DOES THE BBC HAVE A CHRISTIANITY PROBLEM?
- Dr Chan Abraham
- 1 day ago
- 3 min read
One moment, one interview, and a pattern the BBC keeps refusing to examine.

The Interview
On the evening of approximately 17 January 2026, BBC News presenter Geeta Guru-Murthy conducted a live interview with DC3 — Daniel Chenjerai — an 18-year-old Christian rapper from Northampton nominated for two MOBO Awards. During the interview, Ms Guru-Murthy asked DC3 about his heroes and inspirations.
DC3 named rapper Santan Dave, Kendrick Lamar — and, above all, Jesus Christ. It was at that moment that an audible sound was heard from the presenter, before she swiftly moved on.
The sound — described by many viewers as a sharp inhalation, a 'hiss' — immediately generated widespread commentary online and significant media coverage. The Daily Mail, the Express, and GB News all reported on it. DC3 himself celebrated the exchange, posting the clip online as a proud profession of his faith.
The BBC's Response
The BBC's response was swift and categorical: Ms Guru-Murthy was simply taking a breath before moving on. There was no hiss. There was no disdain. Nothing to see.
I raised a formal complaint. The BBC repeated its denial. I escalated. The BBC repeated its denial again and closed Stage 1, having in its own words 'noted my points' but found no evidence of a breach of standards.
That response is not good enough. Not because the explanation is necessarily wrong — Ms Guru-Murthy may well have been breathing — but because the BBC's internal process failed to address the actual grounds of the complaint.
What the Complaint Is Actually About
The complaint is not primarily about whether Ms Guru-Murthy intended to express contempt. It is about two questions that the BBC has consistently refused to address.
First: was the broadcast, as it was reasonably perceived by a significant number of viewers, likely to cause offence to Christians? Section 2 of the Ofcom Broadcasting Code requires the BBC to ensure that material likely to cause offence to viewers is justified by context. The breadth of public reaction — including the explicit characterisation of the incident by Bishop Ceirion Dewar FSHC as a 'shocking' and 'nasty' expression of the BBC's 'anti-Christian stance' — indicates that a reasonable viewer of Christian faith could well have found this broadcast offensive. That question requires analysis, not dismissal.
Second: did the BBC demonstrate due impartiality in its treatment of religious expression? There was no audible reaction to the secular heroes DC3 named. There was an audible reaction to Jesus Christ. Whether or not that reaction was intentional, Section 5 of the Ofcom Broadcasting Code requires the BBC, as a public service broadcaster, to treat matters of religious belief with due impartiality. The differential treatment in this broadcast is at least a question that requires a proper answer.
The Bigger Pattern
Bishop Dewar's commentary on GB News put this incident in its broader context. He described a BBC that has, since the 1990s, progressively marginalised Christianity in its output — reducing traditional Christian programming, relegating services to lesser platforms, and creating an institutional culture that is, in his word, 'Christophobic'.

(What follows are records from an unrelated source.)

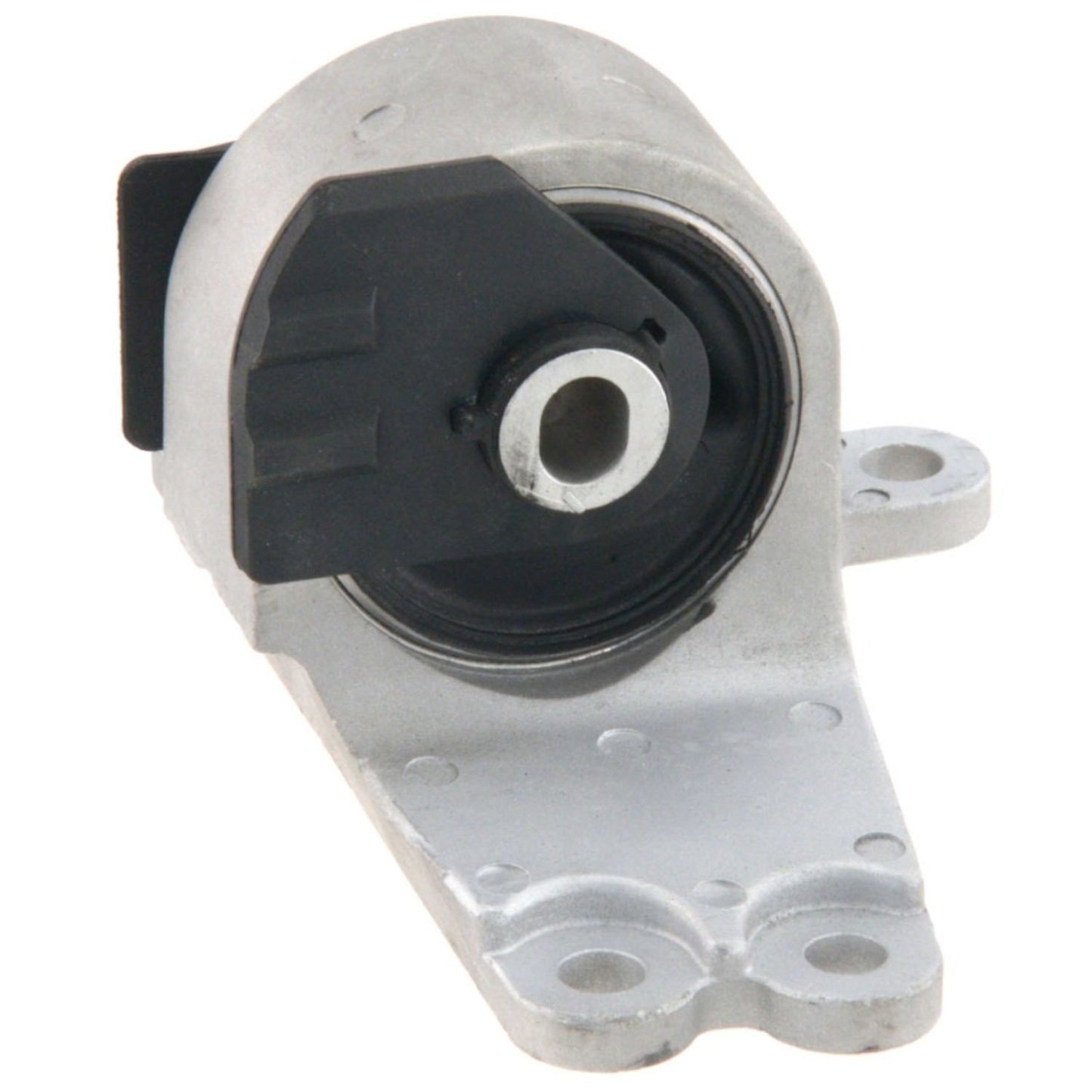 Anchor Automatic Transmission Mount 10146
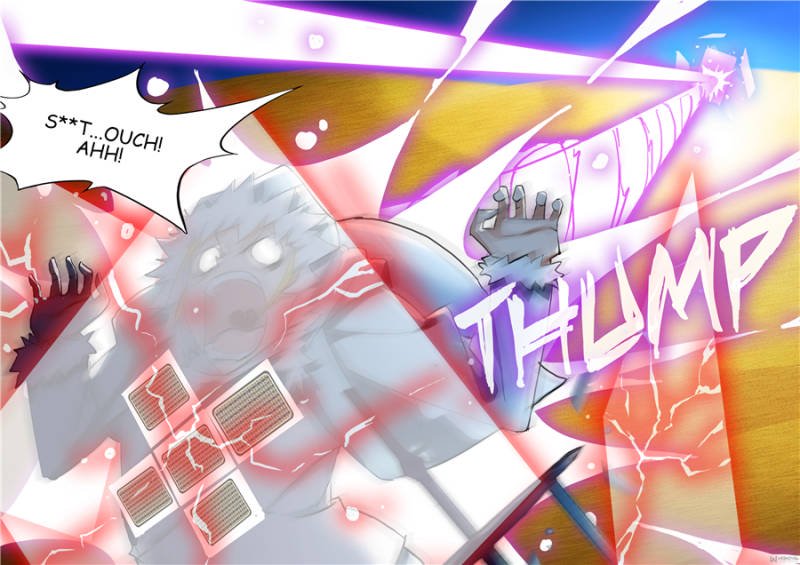 Page 14 of Chapter 13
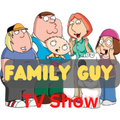 مسلسل فاميلي غاي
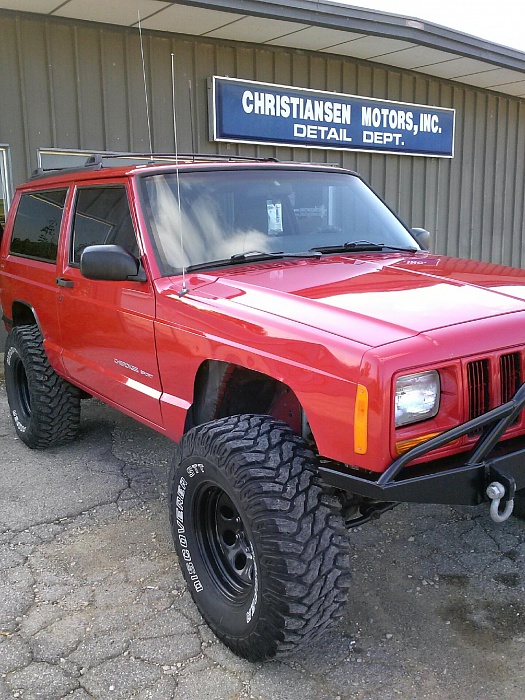 1999 Jeep cherokee 2 door Clean-b.jpg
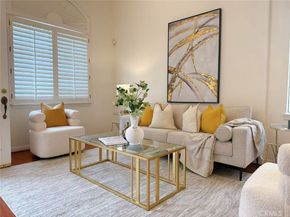 201 N Lincoln, Monterey Park CA 91755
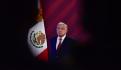 Elecciones México 2024. Congreso CDMX podría elegir a nuevo jefe de Gobierno el viernes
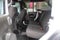 2022 Jeep Wrangler Unlimited High Tide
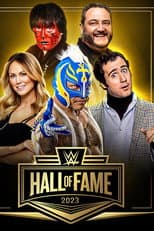 Season 18 poster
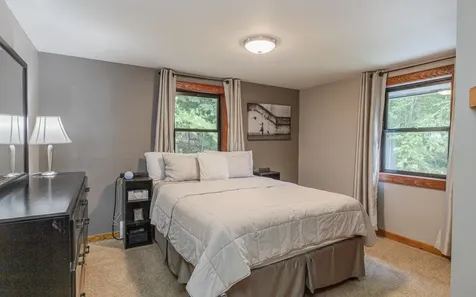 189 Crane Brook Road Langdon NH 03602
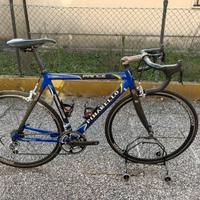 Pinarello Prince tg 54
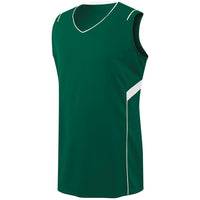 Cheyenne Jersey - Womens - Youth Sports Products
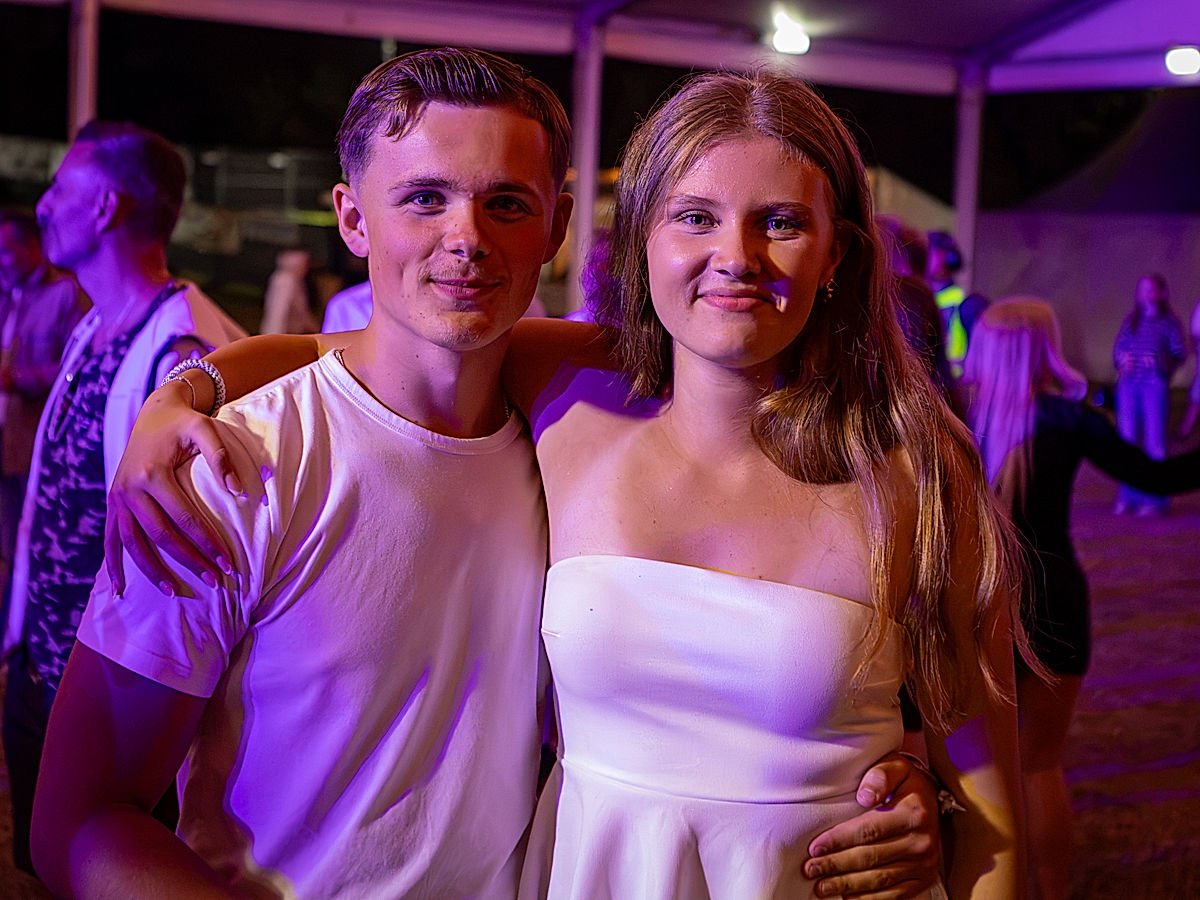 Publik - 2026 - SommarRock Svedala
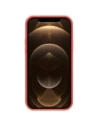 Hurtownia GSM - Mercury MagSafe szilikon tok Apple iPhone 13 Pro Max világos rózsaszín - MCR879 - {ean13} - Hurt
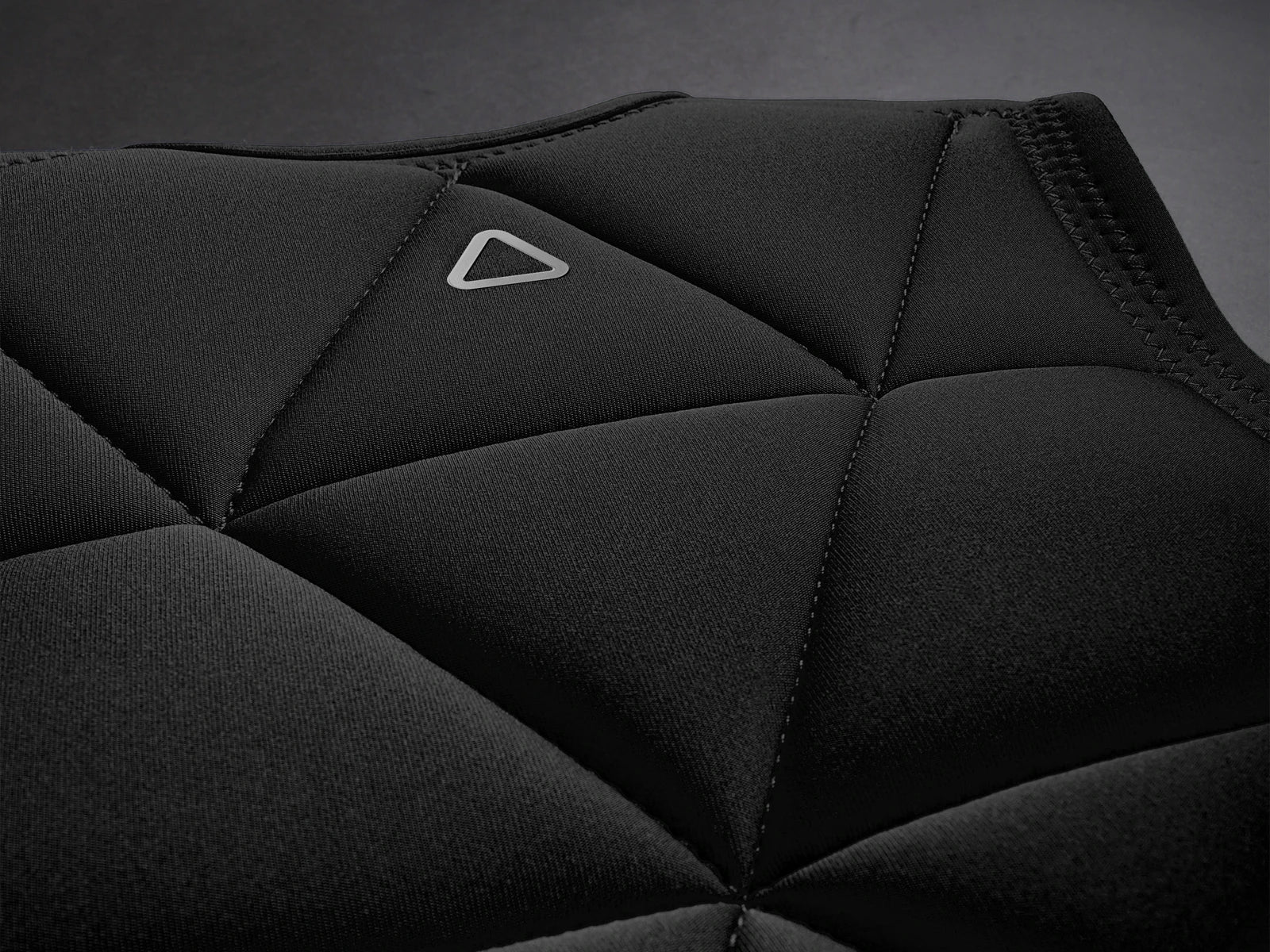 The all new Follow Love Nor Money vest will bring you to the best watersport adventures! Get your today at Weshbo!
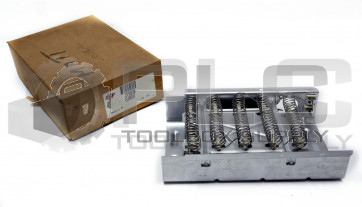 NEW FSP 279838 DRYER ELEMENT 5400W 240V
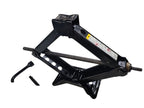 H3        2006 Jack 645069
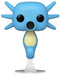 Pop Games - Pokémon Horsea - Funko Pop #844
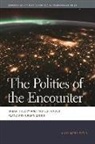 Andy Merrifield, Deborah Cowen, Melissa Wright - The Politics of the Encounter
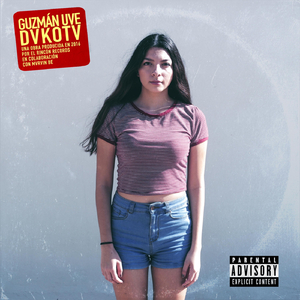 Cuarto Contacto (feat. Jotha Stark)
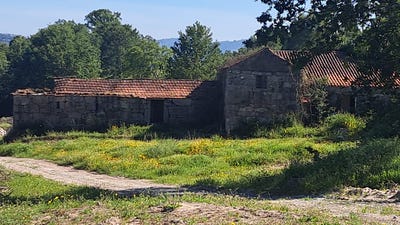 /international/pt/marco-de-canaveses-porto-310108211046/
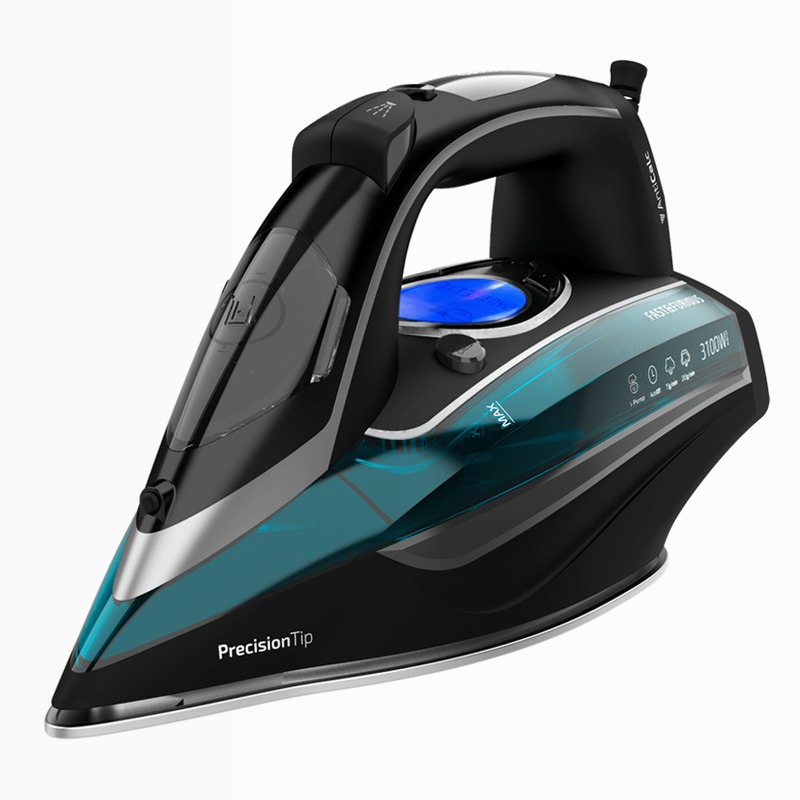 Fast&Furious 6060 Ultra 3200w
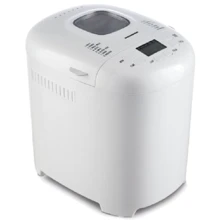 Хлебопечь Heinner HBM-915WH: Потребляемая мощность, Вт 550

He is not alone in these observations. In 2010, Cardinal Keith O'Brien publicly accused the BBC of institutional bias against Christianity. Senior BBC figures themselves have admitted to a 'radically secular' and 'socially liberal' mindset in newsrooms. In 2006, the BBC drama Spooks portrayed evangelical Christians as violent extremists, drawing accusations of double standards. In 2005, Jerry Springer: The Opera generated more than 55,000 complaints.
Most recently, the circumstances that led to the resignation of the BBC's Director-General and News CEO in November 2025, following revelations about misleading editorial practices, have raised profound questions about institutional culture and accountability at the BBC. The pattern is not one of isolated incidents.
What Happens Next
I have escalated my complaint to the BBC's Executive Complaints Unit. If the ECU's response fails to address the substantive grounds, I will refer the matter to Ofcom.
I believe the BBC has obligations — under its Charter, under the Ofcom Broadcasting Code, and to the licence fee payers who fund it — to treat Christianity and Christians with the same respect it accords other faiths. When those obligations are not met, and when the BBC's internal process fails to acknowledge it, external scrutiny is the appropriate response.
I will publish updates here as they develop.